Non so nemmeno da dove iniziare.
Buongiorno cara Silvia. È un buon inizio credo.
Ho quasi 50 anni, 20 dei quali passati a fare la mamma di tre incredibili ragazzi. Nonostante i miei innumerevoli errori, sono ora persone che hanno trovato il senso della loro vita e mi stupisco ogni giorno della fortuna che ho avuto. Ma ora sono qui. Un po’ persa. È da molto tempo che osservo questa mia vita che sembra essersi assottigliata, un po’ timorosa di farsi vedere, di uscire a guardare il mondo che vive.

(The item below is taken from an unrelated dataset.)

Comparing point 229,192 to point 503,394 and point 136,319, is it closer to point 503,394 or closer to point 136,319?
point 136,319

Non lavoro da 20 anni. Da 20 anni non porto uno stipendio a casa. Da 20 anni mi porto dentro il senso di colpa. Ieri mi sono sentita dire da mio marito che non mi aiuta nei lavori di casa o in giardino o qualsiasi cosa riguardi la casa perché non lavoro e questo è il mio compito. Lui ha il suo lavoro fuori casa. Io il mio. Ora mi trovo ferita e confusa. Vorrei trovare un lavoro fuori casa pur di non sentirmi più dire queste cose. Ma non è facile. Ho paura. Mi sento immersa nell’acqua in balía delle onde mentre guardo mio marito che rema tranquillo sulla sua barca. E non so dove sta andando. Un abbraccio. / Serena

Cara Serena, 
suo marito conserva, fuori tempo massimo, una visione del mondo in generale e del matrimonio in particolare che ha funzionato per secoli. Sino agli anni Sessanta la formula: lui lavora fuori casa e mantiene la famiglia, lei sta a casa, cresce i figli e si occupa dell’amministrazione domestica, sembrava il modo migliore di vivere insieme. Ma quasi all’improvviso, nel decennio successivo, quel modello incomincia a presentare delle crepe.

Nell’economia post moderna, un solo stipendio inizia a risultare insufficiente e le giovani donne, acculturate come non era mai successo prima, ambiscono a una esistenza più ricca e articolata, capace di rispondere alle loro potenzialità e alle loro aspettative. 

Ma nella vita non esiste una ricetta valida per tutti. L’ideale sarebbe poter scegliere la soluzione più adeguata ai propri desideri. E mi sembra che la possibilità di crescere i figli con la massima disponibilità sia stata, nel suo caso, un’ottima soluzione. Molte donne che lavorano riconoscono, con dolore, che il tempo concesso ai figli è insufficiente e vorrebbero vivere come lei. 

Solo adesso infatti, quando è subentrata la fase del «nido vuoto», sente il bisogno di uscire di casa e di svolgere una occupazione retribuita. Comprendo questa nuova esigenza ma non vorrei che fosse indotta dall’atteggiamento sprezzante di suo marito. Le vere motivazioni nascono dentro di noi, non per reazioni alle accuse altrui.

Probabilmente anche suo marito sta affrontando un momento di crisi. Non sentendosi più indispensabile come padre, vorrebbe ottenere un riconoscimento per tutto quello che ha fatto in precedenza per lei e per i vostri figli. Purtroppo il sesso forte è affettivamente il più debole: non sa accettare la propria fragilità, esprimere i propri desideri, chiedere aiuto e conforto.

Ma non credo che suo marito intenda ferirla, le sue recriminazioni esprimono piuttosto un crollo della sua autostima e un bisogno di valorizzazione.

Fermatevi un momento a riflettere sulla stagione della vita che state attraversando. Se guardate indietro vedrete gli ottimi risultati raggiunti nel crescere tre ragazzi forti e sereni. Se guardate avanti scoprirete con meraviglia che vi attendono tante possibilità. La libertà che ha raggiunto le offre una seconda giovinezza. Per sentirsi attivi non è necessario un lavoro retribuito. Probabilmente gli impegni familiari l’hanno costretta per molti anni a rimandare viaggi, interessi culturali, sport, incontri con le amiche. Perché non recuperare il tempo perduto, le occasioni accantonate?

Tra le varie possibilità di autorealizzazione porrei anche il volontariato. Non c’è niente di meglio che aiutare gli altri per aiutare se stessi. 

Pensi infine che, in futuro, il pensionamento di suo marito vi consentirà di fare molte cose insieme. Vi attendono esperienze avvincenti, da progettare e preparare sin d’ora. 

Come scrive Oscar Wilde: «se la felicità fosse un palazzo, la stanza più grande sarebbe la sala d’attesa». Una sala in cui proietterei anche i nipoti che verranno. La «nonnità» è una promessa di gioia che non si può pretendere ma che vale la pena di attendere. Se il passato è una narrazione, il futuro è un sogno da svegli. Non manchi questa risorsa.